- Work instructions: Every line of the listing should be retyped exactly, but none of the pictures should be.

- Dataset excerpt:
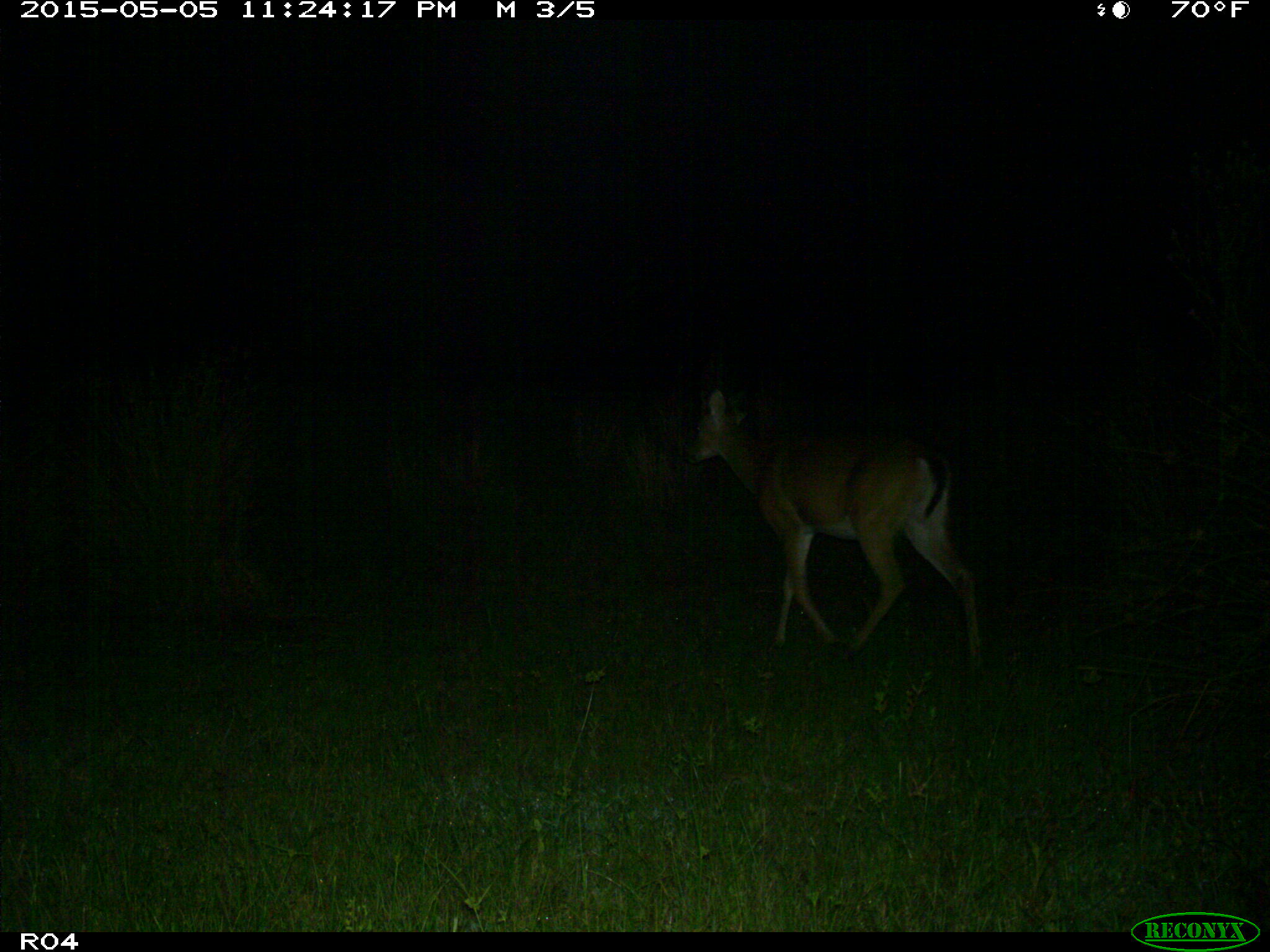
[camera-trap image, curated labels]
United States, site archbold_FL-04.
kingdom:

- Response:
[camera-trap image, curated labels]
United States, site archbold_FL-04.
kingdom:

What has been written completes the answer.